> **Supplied records**
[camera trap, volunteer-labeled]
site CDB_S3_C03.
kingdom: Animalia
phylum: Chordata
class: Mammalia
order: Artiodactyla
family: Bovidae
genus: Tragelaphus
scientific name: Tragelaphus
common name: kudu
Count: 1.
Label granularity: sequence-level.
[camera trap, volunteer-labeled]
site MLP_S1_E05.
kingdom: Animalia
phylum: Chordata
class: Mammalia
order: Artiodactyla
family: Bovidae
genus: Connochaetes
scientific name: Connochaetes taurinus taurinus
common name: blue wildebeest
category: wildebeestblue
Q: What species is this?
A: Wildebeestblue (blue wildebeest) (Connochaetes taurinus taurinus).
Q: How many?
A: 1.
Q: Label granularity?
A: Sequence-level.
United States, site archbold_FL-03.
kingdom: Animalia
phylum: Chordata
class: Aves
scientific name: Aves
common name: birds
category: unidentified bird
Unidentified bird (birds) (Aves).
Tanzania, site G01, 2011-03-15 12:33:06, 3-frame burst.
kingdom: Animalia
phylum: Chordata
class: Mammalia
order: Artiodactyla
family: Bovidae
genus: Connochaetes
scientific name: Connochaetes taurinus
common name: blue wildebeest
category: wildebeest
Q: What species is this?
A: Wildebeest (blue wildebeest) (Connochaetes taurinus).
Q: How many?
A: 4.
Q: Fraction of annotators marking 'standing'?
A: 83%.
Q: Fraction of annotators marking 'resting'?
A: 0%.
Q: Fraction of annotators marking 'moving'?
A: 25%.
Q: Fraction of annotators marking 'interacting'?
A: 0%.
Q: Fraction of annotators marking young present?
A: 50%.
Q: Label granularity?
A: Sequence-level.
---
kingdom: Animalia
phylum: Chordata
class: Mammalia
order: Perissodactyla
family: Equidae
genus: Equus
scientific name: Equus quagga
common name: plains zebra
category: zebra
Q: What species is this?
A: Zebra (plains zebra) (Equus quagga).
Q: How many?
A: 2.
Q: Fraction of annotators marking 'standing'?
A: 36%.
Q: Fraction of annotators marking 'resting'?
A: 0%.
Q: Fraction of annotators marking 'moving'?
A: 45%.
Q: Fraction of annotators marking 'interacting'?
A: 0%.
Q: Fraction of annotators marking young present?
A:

> **Directions for this task**
Restating every entry above word for word is the whole task.

> **Solution to the exercise**
[camera trap, volunteer-labeled]
site CDB_S3_C03.
kingdom: Animalia
phylum: Chordata
class: Mammalia
order: Artiodactyla
family: Bovidae
genus: Tragelaphus
scientific name: Tragelaphus
common name: kudu
Count: 1.
Label granularity: sequence-level.
[camera trap, volunteer-labeled]
site MLP_S1_E05.
kingdom: Animalia
phylum: Chordata
class: Mammalia
order: Artiodactyla
family: Bovidae
genus: Connochaetes
scientific name: Connochaetes taurinus taurinus
common name: blue wildebeest
category: wildebeestblue
Q: What species is this?
A: Wildebeestblue (blue wildebeest) (Connochaetes taurinus taurinus).
Q: How many?
A: 1.
Q: Label granularity?
A: Sequence-level.
United States, site archbold_FL-03.
kingdom: Animalia
phylum: Chordata
class: Aves
scientific name: Aves
common name: birds
category: unidentified bird
Unidentified bird (birds) (Aves).
Tanzania, site G01, 2011-03-15 12:33:06, 3-frame burst.
kingdom: Animalia
phylum: Chordata
class: Mammalia
order: Artiodactyla
family: Bovidae
genus: Connochaetes
scientific name: Connochaetes taurinus
common name: blue wildebeest
category: wildebeest
Q: What species is this?
A: Wildebeest (blue wildebeest) (Connochaetes taurinus).
Q: How many?
A: 4.
Q: Fraction of annotators marking 'standing'?
A: 83%.
Q: Fraction of annotators marking 'resting'?
A: 0%.
Q: Fraction of annotators marking 'moving'?
A: 25%.
Q: Fraction of annotators marking 'interacting'?
A: 0%.
Q: Fraction of annotators marking young present?
A: 50%.
Q: Label granularity?
A: Sequence-level.
---
kingdom: Animalia
phylum: Chordata
class: Mammalia
order: Perissodactyla
family: Equidae
genus: Equus
scientific name: Equus quagga
common name: plains zebra
category: zebra
Q: What species is this?
A: Zebra (plains zebra) (Equus quagga).
Q: How many?
A: 2.
Q: Fraction of annotators marking 'standing'?
A: 36%.
Q: Fraction of annotators marking 'resting'?
A: 0%.
Q: Fraction of annotators marking 'moving'?
A: 45%.
Q: Fraction of annotators marking 'interacting'?
A: 0%.
Q: Fraction of annotators marking young present?
A:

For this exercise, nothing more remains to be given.